- PAL region cover art for PlayStation 2
- Developers: Vicious Cycle Software Art Co., Ltd (NDS) Altron (GBA)
- Publisher: D3 Publisher
- Producer: Mike Pearson
- Designer: Jeff Friedlander
- Programmer: Timothy Randall
- Artist: Ben Lichius
- Composers: Rod Abernethy; Jason Graves;
- Engine: Vicious Engine
- Platforms: PlayStation 2, GameCube, Game Boy Advance, Nintendo DS
- Release: NA: October 24, 2006; EU: December 1, 2006; JP: June 28, 2007 (DS);
- Genre: Action-adventure
- Modes: Single-player, multiplayer

= Flushed Away (video game) =

2006 video game

Flushed Away is an action-adventure video game based on the animated film of the same name for the GameCube, PlayStation 2, Game Boy Advance, and Nintendo DS. It was developed by Vicious Cycle Software and published by D3 Publisher. It was released in Japan for the Nintendo DS as Volume 17 of the Simple series.

== Gameplay ==
Flushed Away is based around platform gameplay, with the player controlling the two main characters from the film and guiding them through hazard-filled environments. Environments and enemies are based on those in the film, although several areas and creatures not seen in the film are also included. Interspersed throughout the game are mini-game sequences involving shooting enemies with a turret that fires golf balls, and taking control of a boat in a pursuit sequence. Some multiplayer minigames are also included, based around puzzle and shoot-'em-up mechanics.

== Plot ==
The plot of the game differs heavily from the film. Roderick "Roddy" St. James lives in an apartment, in Kensington, with his owners, until they go away for a holiday. Gilbert and Sullivan, who were only seen in the video game, all help Roddy out with his obstacle course and fencing skills. As they explore more, they hear an explosion coming from the kitchen. In the Kitchen, they find that Sid has raided it and is planning to stay. Roddy schemes to get rid of him, but quickly backfires as Sid flushes him down the toilet, thinking of it as a trap. As soon as Roddy ends up in another world, Ratropolis, he bumps into Socketset, who gives him his first task: collect a jar of flies.

______

EXERCISES:
1) In the Flushed Away game text, what is the first task Socketset gives Roddy?
2) List every platform the Flushed Away game text names for the game.

Stored data entries:

______

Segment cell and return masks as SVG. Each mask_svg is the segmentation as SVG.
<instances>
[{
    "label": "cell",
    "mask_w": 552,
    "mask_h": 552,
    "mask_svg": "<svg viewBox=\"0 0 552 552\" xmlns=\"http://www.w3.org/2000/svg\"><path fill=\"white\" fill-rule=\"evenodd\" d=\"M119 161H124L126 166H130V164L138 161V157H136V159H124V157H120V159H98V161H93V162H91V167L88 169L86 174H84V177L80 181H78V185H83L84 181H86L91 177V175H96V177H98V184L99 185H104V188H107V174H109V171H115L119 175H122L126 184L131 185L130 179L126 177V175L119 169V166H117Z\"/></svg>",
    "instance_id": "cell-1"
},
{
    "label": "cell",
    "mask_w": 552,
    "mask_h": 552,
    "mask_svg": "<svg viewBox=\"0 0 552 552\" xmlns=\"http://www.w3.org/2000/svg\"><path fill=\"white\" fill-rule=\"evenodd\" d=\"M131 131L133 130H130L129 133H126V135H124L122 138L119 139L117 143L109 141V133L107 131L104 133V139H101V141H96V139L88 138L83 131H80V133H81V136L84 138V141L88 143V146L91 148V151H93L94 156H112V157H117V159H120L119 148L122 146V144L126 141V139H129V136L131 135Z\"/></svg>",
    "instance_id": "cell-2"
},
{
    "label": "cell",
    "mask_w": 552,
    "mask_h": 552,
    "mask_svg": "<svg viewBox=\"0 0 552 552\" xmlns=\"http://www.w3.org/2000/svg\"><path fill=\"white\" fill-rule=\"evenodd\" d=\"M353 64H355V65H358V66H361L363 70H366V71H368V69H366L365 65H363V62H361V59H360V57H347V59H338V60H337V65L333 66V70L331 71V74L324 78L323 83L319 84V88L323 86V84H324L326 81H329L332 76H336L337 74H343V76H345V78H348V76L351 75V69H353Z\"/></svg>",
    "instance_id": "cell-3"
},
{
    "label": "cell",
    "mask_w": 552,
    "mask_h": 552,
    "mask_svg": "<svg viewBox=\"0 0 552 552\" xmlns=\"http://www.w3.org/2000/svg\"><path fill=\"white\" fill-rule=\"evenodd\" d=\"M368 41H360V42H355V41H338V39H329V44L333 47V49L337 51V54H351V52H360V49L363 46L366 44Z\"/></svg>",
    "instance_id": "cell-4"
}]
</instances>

______

SOLVED PROBLEMS:
1) To collect a jar of flies.

2) PlayStation 2, GameCube, Game Boy Advance, Nintendo DS